Shortly after noon on Friday, August 26, 1927, a man carrying no luggage and wearing a three-piece suit walked through the ornate doors of the Hotel DeWitt Clinton. At the front desk he opened the pristine guest book and on its blank pages he registered his name: Governor Alfred E. Smith. The popular New York Governor and United States Presidential candidate became the first guest in the Hotel DeWitt Clinton. That historic scene itself makes for a great story; the man that vied to be the leader of the free world would be first in the glorious new hotel across the street from the Capitol building where he had been governor for five and a half years. Yes, it makes for a great story, only there was one problem. Al Smith never stayed the night at the new hotel. He only signed the guest book.

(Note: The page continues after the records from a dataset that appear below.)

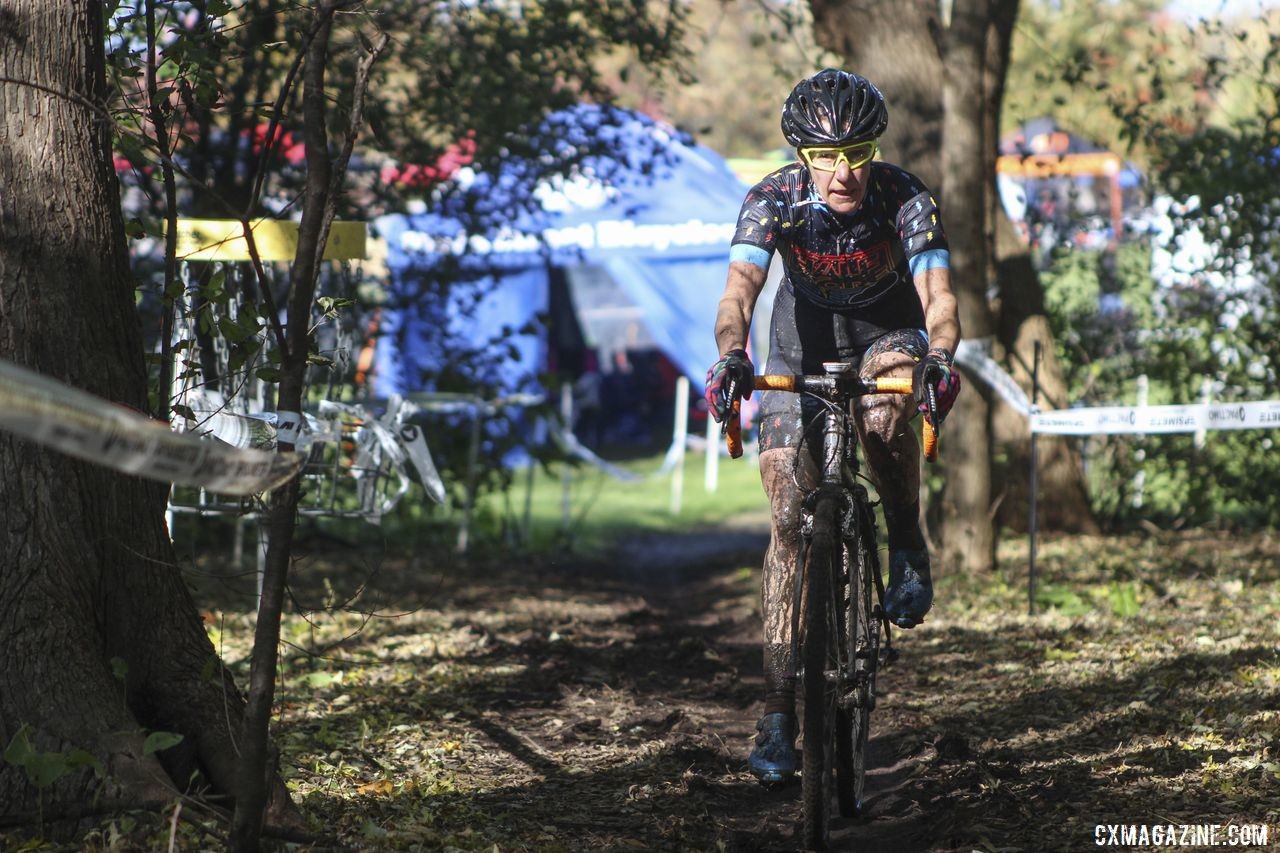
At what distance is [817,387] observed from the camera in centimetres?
416

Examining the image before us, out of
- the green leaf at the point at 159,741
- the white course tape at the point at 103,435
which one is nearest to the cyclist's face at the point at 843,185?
the white course tape at the point at 103,435

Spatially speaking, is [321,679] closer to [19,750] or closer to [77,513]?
[77,513]

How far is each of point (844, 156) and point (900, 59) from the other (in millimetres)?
5502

Smith would later make the Hotel DeWitt Clinton his Democratic National Committee Headquarters in 1928
Later in the afternoon of that same day, 73 years to the day of Mayor Townsend’s death, the first paying guests would arrive at the hotel hoping that they would have the privilege of being the actual “first guest.” Among them were Mr. and Mrs. L. W. Cooper of Orange, NJ; The Benson Family who already lived in the city of Albany; Mrs. D. N. M. Pickett of New York City; Dr. Hans Schmidt who was visiting from Holland; and possibly the most interesting name in the group, Patrick McCabe. McCabe, the former Albany County Democratic leader was instrumental in the impeachment of his nemesis, Governor William Sulzer, while serving as the Clerk of the New York State Senate in 1913. The group was only permitted to use the rooms on the first two floors of the hotel, as the rest of the floors were still under construction.

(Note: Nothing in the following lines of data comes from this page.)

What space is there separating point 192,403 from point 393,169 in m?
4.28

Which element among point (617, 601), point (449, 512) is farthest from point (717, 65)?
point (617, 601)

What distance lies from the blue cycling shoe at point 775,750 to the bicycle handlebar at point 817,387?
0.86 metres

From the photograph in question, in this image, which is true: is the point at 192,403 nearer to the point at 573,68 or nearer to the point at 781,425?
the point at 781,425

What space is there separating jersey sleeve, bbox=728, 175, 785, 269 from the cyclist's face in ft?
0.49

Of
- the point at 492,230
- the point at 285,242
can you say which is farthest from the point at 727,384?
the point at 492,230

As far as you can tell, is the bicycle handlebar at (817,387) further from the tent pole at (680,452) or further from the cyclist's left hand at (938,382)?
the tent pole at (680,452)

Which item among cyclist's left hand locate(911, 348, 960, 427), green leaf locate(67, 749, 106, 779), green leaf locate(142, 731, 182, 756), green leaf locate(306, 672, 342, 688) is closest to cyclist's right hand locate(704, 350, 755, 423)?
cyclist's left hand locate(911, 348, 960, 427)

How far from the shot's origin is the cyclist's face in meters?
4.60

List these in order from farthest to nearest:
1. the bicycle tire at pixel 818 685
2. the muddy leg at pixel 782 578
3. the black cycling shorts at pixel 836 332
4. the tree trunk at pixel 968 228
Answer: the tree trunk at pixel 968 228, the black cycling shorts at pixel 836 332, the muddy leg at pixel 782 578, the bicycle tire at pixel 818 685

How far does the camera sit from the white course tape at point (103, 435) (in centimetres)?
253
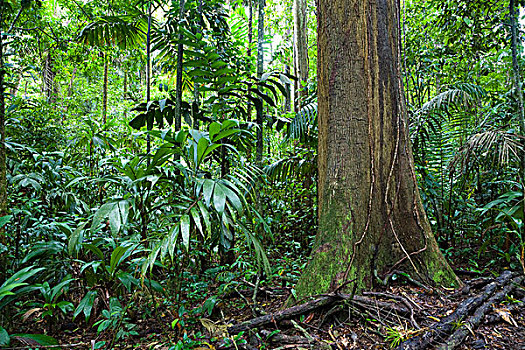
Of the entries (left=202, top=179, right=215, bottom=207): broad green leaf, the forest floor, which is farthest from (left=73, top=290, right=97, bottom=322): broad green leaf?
(left=202, top=179, right=215, bottom=207): broad green leaf

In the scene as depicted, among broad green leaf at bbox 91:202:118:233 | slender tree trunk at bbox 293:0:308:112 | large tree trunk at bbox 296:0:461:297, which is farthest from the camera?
slender tree trunk at bbox 293:0:308:112

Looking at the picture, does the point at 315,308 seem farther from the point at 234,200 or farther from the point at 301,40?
the point at 301,40

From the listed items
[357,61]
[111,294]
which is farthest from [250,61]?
[111,294]

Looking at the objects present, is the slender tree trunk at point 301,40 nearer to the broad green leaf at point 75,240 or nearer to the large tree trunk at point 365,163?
the large tree trunk at point 365,163

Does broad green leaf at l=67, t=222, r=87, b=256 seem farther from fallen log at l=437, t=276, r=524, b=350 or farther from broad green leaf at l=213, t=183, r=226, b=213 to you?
fallen log at l=437, t=276, r=524, b=350

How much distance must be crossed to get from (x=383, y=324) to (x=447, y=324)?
351 millimetres

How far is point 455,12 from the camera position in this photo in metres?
4.21

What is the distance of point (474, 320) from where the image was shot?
203 centimetres

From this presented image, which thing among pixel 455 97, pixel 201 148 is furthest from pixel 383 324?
pixel 455 97

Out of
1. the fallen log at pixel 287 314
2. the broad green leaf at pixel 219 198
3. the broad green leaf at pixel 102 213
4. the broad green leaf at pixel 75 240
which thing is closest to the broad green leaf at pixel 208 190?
the broad green leaf at pixel 219 198

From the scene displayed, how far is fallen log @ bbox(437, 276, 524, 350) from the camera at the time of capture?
1.85 meters

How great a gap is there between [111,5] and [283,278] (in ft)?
15.6

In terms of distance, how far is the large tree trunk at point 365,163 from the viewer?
248 centimetres

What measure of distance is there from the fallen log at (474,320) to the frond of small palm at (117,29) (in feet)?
14.6
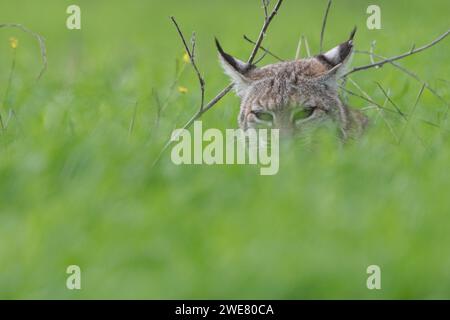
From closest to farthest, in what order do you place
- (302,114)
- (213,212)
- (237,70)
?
(213,212), (302,114), (237,70)

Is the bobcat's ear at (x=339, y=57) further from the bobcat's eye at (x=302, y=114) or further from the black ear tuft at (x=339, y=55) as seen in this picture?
the bobcat's eye at (x=302, y=114)

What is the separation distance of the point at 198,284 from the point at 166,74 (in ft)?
25.9

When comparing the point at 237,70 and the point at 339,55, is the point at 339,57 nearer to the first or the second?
the point at 339,55

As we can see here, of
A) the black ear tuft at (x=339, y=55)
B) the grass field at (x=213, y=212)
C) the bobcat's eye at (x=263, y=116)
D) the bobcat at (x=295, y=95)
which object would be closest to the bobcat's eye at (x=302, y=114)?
the bobcat at (x=295, y=95)

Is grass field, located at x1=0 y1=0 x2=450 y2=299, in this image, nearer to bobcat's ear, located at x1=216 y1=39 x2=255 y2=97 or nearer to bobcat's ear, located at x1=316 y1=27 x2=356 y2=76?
bobcat's ear, located at x1=216 y1=39 x2=255 y2=97

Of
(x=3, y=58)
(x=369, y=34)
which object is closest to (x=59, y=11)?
(x=3, y=58)

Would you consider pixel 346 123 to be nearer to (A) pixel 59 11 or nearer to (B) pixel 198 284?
(B) pixel 198 284

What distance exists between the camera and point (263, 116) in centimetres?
722

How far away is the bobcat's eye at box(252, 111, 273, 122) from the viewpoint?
7.17 m

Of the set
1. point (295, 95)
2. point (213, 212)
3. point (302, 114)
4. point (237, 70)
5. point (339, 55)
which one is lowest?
point (213, 212)

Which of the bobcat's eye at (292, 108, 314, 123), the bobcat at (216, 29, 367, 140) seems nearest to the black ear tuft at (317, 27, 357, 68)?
the bobcat at (216, 29, 367, 140)

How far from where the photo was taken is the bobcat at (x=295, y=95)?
712 centimetres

So the question is, who among the group would be forever known as the first guest to stay in the Hotel DeWitt Clinton? Turns out that it wasn’t anyone who signed the guest book that day. Two floors above them, in a room on the unfinished fourth floor, slept a kitten fondly named, DeWitt Clinton, Jr. Shortly after Governor Al Smith left the hotel, the black and white cat wandered up to the front doors. Edward Hardy, a bell-boy for the hotel was given the job of waiting on their furry guest. DeWitt enjoyed breakfasting in bed, and sleeping the day away curled up on a fine down pillow.

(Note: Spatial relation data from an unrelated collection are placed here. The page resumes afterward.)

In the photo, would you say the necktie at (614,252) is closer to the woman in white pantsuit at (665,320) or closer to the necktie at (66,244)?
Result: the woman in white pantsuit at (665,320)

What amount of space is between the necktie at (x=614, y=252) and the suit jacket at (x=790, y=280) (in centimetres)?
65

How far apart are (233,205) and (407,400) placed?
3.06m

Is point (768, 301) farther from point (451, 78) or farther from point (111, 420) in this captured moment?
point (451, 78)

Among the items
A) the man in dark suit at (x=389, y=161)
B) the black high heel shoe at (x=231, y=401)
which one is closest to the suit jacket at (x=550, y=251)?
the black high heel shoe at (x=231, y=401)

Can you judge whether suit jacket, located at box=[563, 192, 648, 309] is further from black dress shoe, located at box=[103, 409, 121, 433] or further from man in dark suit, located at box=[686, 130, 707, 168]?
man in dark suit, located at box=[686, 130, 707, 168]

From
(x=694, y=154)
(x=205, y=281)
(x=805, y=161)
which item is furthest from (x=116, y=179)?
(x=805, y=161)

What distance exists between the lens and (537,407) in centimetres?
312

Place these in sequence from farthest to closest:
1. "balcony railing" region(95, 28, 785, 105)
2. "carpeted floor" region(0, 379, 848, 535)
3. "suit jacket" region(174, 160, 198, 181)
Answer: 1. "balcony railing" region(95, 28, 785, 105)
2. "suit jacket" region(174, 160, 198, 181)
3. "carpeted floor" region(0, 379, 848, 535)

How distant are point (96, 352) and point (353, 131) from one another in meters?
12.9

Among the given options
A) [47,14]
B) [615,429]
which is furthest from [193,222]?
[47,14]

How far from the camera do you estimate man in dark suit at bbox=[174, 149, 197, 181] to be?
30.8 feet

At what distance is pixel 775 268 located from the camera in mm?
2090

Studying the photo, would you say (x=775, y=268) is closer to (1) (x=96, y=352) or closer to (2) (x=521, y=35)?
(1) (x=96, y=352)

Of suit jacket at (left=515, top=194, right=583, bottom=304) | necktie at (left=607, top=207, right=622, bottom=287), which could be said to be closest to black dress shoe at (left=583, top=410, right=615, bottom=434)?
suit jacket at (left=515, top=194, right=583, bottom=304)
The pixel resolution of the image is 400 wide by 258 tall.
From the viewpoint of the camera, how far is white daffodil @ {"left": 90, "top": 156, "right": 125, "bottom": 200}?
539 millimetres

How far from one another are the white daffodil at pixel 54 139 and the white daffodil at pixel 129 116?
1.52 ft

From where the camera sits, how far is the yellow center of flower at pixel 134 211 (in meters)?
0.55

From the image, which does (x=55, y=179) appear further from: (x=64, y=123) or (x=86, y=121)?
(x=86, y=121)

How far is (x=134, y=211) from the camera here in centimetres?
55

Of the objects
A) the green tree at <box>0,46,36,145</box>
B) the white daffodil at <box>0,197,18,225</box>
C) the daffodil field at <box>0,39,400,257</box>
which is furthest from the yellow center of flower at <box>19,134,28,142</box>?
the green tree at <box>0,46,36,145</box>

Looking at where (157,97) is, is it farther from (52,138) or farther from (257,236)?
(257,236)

Three nights later, the fourth floor was finished, and DeWitt Clinton, Jr. had to give up his room for paying guests. He was moved to a blanket-lined basket under the clerk’s desk in the lobby. Being used to a queen sized bed by now, this new arrangement for the pampered, little cat just wouldn’t do. DeWitt Clinton, Jr. left as mysteriously as he arrived. The Hotel DeWitt Clinton’s manager, Sherman Hill, said it best, “I’m afraid he may have gone to another hotel.” It’s possible that little DeWitt took up residence at the Wellington Hotel down the street where feral cats had been living for years after the hotel was boarded up.
In the end, the very first guest in one of Albany’s famous hotels was not the governor, or a democratic boss, a doctor, or even a housewife. It was a cat. A cat who was affectionately named after three meaningful things to Albany; one of New York’s finest governors, a steam locomotive**, and a young hotel on the historic corner of Eagle and State Street.
(*) The current Executive Mansion did not become the governor’s official residence until 1877. Prior to that, New York Governors would live in a home of their choosing.
(**) A six-foot model of the DeWitt Clinton steam locomotive was in the lobby of the hotel for its official opening in 1928.